■ **What is asked**:
Render the stretch of the records below from the line containing "What distance can" through the end of the records as a Markdown table with the columns Row and Line, numbering each line and leaving out blank lines; include only that stretch.

■ **Excerpted records**:
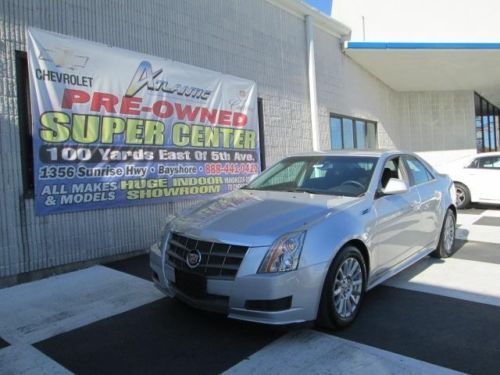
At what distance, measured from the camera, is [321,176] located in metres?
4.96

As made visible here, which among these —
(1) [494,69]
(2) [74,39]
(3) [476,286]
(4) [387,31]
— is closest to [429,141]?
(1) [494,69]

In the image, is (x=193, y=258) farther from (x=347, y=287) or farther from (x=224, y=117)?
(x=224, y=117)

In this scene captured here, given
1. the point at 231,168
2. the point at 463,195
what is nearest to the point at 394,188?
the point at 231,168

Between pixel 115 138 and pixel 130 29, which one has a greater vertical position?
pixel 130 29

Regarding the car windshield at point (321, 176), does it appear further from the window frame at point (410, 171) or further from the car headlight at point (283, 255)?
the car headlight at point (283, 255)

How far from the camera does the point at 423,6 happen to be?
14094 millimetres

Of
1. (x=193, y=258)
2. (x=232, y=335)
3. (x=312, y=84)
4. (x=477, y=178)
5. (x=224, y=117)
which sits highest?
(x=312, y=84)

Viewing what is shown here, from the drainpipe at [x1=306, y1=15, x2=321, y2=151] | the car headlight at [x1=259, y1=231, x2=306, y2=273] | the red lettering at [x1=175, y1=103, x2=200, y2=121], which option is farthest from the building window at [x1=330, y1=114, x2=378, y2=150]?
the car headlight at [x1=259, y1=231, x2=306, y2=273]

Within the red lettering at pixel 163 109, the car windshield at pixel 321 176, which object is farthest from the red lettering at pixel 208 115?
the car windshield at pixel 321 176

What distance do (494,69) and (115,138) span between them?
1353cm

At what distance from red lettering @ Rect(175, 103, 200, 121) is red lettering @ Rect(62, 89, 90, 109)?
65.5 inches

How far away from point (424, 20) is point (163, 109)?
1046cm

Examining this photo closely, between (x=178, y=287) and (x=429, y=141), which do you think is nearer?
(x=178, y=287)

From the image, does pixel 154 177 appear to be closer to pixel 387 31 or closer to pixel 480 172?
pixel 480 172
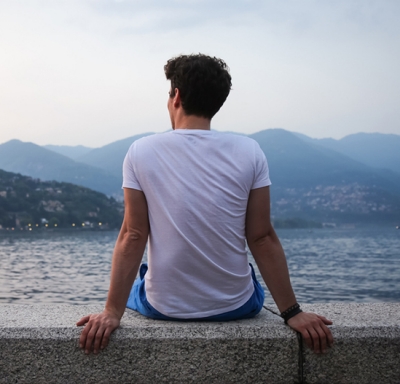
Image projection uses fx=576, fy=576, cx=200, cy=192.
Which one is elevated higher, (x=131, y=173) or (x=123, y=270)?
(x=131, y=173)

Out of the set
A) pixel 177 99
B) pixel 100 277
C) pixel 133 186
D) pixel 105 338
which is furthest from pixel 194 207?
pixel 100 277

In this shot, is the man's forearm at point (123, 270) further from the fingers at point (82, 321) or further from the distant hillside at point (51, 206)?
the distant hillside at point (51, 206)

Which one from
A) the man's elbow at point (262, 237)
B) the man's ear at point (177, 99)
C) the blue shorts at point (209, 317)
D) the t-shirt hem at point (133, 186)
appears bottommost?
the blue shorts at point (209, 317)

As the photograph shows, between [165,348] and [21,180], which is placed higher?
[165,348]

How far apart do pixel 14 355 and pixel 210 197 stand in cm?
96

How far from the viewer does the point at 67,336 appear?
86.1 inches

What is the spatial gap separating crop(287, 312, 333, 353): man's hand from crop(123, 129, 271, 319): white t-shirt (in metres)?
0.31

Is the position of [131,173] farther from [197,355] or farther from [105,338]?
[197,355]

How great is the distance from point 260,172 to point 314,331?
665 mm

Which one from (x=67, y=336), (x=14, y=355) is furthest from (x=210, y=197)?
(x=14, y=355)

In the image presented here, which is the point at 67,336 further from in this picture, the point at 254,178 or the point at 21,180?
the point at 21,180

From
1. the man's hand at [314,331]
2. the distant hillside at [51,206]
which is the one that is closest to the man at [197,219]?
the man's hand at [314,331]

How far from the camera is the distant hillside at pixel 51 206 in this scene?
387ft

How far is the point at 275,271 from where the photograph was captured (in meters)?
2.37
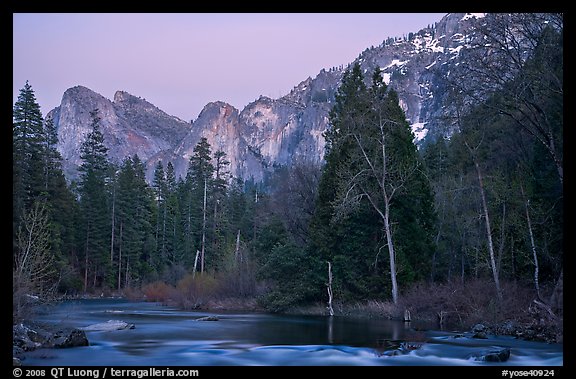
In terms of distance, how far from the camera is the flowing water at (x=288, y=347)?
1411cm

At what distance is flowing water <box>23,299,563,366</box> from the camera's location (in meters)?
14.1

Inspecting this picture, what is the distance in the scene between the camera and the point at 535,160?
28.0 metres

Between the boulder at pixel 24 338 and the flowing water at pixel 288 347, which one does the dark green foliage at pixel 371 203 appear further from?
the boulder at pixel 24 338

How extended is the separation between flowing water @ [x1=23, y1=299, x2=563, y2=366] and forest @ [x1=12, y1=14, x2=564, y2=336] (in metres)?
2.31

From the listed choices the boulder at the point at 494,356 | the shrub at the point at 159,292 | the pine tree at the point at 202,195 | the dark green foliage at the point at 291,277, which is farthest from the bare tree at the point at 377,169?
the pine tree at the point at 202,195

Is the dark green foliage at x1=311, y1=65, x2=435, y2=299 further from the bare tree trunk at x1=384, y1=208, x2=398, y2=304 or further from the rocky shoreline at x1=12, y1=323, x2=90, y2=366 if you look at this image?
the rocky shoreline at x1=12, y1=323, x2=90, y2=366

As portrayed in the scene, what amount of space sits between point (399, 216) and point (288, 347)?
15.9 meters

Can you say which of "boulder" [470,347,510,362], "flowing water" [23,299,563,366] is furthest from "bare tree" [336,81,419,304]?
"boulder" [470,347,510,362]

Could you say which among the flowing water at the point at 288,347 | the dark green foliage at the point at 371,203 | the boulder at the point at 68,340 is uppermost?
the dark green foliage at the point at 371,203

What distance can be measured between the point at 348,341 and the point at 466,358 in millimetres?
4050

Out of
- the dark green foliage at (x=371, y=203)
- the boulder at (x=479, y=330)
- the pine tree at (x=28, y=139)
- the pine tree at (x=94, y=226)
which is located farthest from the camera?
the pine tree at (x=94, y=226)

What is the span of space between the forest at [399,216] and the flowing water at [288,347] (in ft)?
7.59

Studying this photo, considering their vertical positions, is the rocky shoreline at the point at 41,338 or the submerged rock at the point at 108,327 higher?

■ **In response**:
| Row | Line |
|---|---|
| 1 | What distance can be measured between the point at 348,341 and the point at 466,358 in millimetres? |
| 2 | 4050 |
| 3 | Out of |
| 4 | - the dark green foliage at (x=371, y=203) |
| 5 | - the boulder at (x=479, y=330) |
| 6 | - the pine tree at (x=28, y=139) |
| 7 | - the pine tree at (x=94, y=226) |
| 8 | which is located farthest from the camera? |
| 9 | the pine tree at (x=94, y=226) |
| 10 | What is the span of space between the forest at [399,216] and the flowing water at [288,347] (in ft)? |
| 11 | 7.59 |
| 12 | Studying this photo, considering their vertical positions, is the rocky shoreline at the point at 41,338 or the submerged rock at the point at 108,327 higher? |